As well as having roles in TV shows, including Duet, Dream On, and Frasier, Sorkin was the first female co-host of the ABC show America’s Funniest People in 1990. Her writing credits include episodes of Tiny Toon Adventures, and the screenplay and story for the movie Picture Perfect, starring Jennifer Aniston in 1997.
“Arleen was an Emersonian in the truest sense. Talented, generous, and devoted to making the world a better place,” said Emerson College Board of Trustees Co-Vice Chair Kevin Bright ’76.

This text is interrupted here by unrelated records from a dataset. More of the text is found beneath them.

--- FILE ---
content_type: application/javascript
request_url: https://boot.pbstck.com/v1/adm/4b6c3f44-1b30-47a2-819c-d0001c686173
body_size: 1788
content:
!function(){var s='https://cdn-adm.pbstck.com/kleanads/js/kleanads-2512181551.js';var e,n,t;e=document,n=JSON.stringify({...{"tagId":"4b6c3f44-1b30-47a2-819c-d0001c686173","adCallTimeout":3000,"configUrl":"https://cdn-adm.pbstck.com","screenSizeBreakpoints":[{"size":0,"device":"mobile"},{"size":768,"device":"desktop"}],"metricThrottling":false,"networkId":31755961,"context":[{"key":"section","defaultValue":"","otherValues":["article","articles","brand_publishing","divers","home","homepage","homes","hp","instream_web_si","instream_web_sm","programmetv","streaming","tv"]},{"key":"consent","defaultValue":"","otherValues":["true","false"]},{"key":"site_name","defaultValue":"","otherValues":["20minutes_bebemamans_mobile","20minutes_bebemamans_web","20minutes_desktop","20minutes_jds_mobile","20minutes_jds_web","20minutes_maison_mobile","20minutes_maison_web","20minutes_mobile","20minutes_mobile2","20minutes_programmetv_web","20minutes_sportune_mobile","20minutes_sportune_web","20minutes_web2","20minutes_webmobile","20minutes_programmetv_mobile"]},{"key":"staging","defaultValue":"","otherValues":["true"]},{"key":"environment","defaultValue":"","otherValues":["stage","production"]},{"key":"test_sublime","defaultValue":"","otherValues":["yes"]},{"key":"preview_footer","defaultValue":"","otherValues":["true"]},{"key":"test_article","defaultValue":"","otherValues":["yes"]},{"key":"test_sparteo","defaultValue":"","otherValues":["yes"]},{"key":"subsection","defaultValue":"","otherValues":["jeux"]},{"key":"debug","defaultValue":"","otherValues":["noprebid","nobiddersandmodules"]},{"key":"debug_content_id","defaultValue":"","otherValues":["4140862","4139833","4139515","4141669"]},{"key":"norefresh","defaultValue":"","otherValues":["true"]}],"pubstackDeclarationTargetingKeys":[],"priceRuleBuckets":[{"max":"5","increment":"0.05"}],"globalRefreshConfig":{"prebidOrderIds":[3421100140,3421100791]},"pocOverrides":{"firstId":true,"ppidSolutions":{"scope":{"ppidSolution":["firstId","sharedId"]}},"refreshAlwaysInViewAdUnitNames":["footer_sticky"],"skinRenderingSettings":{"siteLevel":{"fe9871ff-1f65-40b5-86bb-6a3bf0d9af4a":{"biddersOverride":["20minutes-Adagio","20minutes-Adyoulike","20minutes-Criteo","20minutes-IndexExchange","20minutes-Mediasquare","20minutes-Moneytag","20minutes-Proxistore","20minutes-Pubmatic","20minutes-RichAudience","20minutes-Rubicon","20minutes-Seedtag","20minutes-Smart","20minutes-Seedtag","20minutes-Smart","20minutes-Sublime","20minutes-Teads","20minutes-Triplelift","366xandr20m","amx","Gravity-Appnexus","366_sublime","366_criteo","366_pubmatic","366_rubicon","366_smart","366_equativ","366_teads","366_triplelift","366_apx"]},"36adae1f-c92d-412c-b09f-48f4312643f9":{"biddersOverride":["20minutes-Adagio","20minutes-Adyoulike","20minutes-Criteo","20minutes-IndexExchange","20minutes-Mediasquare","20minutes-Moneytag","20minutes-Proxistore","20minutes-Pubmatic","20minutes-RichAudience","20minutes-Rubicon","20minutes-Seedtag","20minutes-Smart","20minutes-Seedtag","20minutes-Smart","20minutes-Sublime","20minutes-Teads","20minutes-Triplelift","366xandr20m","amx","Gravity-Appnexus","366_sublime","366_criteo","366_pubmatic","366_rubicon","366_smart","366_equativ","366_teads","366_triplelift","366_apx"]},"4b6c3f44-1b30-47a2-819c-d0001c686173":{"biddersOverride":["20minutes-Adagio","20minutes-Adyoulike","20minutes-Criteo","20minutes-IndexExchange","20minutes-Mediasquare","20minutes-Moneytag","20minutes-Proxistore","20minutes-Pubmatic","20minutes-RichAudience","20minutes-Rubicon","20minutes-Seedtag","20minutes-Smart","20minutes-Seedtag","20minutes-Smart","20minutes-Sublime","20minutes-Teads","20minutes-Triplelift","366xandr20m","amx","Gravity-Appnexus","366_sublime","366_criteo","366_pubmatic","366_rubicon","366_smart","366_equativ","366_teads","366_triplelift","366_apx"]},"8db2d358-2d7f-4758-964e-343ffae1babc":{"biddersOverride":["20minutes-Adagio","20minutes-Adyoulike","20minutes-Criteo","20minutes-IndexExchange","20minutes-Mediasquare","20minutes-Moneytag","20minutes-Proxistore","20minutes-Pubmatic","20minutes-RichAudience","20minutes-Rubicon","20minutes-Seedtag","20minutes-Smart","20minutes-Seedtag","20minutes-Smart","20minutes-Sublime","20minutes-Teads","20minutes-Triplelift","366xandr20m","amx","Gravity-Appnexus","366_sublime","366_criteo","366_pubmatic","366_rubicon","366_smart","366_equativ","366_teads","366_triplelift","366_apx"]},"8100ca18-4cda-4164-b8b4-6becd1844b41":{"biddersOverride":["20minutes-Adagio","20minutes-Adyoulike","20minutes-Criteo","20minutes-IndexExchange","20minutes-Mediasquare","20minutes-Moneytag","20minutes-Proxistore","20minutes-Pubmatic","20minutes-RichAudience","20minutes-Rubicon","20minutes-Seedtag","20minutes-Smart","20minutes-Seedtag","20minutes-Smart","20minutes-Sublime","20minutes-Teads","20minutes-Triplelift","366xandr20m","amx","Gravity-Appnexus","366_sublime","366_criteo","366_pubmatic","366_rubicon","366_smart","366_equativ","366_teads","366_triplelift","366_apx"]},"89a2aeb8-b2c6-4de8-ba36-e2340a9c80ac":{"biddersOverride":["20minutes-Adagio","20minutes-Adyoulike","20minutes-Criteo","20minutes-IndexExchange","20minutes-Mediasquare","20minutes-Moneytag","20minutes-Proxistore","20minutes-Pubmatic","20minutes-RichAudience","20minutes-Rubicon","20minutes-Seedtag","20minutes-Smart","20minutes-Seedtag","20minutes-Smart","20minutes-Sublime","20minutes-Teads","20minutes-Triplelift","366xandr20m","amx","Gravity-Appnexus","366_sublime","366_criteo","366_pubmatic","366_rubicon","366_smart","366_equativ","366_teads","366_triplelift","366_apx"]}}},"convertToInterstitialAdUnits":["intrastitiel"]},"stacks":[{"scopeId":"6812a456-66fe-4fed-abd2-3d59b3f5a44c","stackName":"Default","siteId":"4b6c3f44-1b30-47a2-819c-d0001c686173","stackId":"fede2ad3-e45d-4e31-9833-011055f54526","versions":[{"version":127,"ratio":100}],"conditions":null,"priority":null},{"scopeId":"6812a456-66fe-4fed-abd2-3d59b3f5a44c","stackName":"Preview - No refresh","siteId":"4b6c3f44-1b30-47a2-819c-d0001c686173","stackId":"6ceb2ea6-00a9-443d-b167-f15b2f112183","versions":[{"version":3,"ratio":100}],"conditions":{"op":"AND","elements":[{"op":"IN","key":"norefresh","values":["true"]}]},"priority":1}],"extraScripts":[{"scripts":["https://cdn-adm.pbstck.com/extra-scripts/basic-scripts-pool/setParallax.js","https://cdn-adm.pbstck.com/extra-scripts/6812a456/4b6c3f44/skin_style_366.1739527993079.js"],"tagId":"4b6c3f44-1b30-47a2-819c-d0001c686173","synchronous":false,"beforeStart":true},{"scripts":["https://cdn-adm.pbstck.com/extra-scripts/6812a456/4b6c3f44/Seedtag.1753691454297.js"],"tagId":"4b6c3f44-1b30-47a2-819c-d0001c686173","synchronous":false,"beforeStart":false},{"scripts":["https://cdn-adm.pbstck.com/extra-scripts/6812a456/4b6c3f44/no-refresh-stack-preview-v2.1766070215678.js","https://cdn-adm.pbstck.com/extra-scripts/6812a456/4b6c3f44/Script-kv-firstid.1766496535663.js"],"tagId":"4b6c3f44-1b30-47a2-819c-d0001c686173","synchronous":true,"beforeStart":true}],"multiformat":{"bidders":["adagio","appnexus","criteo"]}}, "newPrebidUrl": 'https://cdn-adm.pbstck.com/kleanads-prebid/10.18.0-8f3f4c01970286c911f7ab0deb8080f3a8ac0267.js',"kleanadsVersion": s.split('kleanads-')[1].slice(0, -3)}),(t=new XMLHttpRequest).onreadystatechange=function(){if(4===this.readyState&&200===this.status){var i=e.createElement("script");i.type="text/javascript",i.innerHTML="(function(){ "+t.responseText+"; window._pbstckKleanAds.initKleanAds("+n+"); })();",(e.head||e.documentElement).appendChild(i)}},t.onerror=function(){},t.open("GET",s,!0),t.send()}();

Nick Busco ’75 recalled attending a baby shower for Sorkin, but she never showed up — because she had gone into labor. Busco said that encapsulated Sorkin’s comedic timing.
“Arleen was an amazing human. Funny — oh my god, she was funny in the worst of times,” said Busco.
Sorkin was very involved in the Emerson alumni network, and was honored with an Alumni Recognition Award in 1987.
Former Associate VP of Development and Alumni Relations Barbara Rutberg ’68, a close friend of Sorkin’s, recalled her compassion and large heart.
“She was busy finishing collating her Passover Haggadah that she would be sharing with family and friends at her Seder for the holiday. I read the Haggadah and asked if I could have a copy for my Seder. She wrote it with all ages and ethnicities in mind,” said Rutberg. “It has her humor, her intellect, her compassion for a peaceful world, and how to best translate the Passover story to the world we live in. She says in her story, ‘The Passover story is not the heritage of a single people, but of all humanity.’ This year’s reading of Arleen’s Haggadah at our Seder will have an even greater meaning.”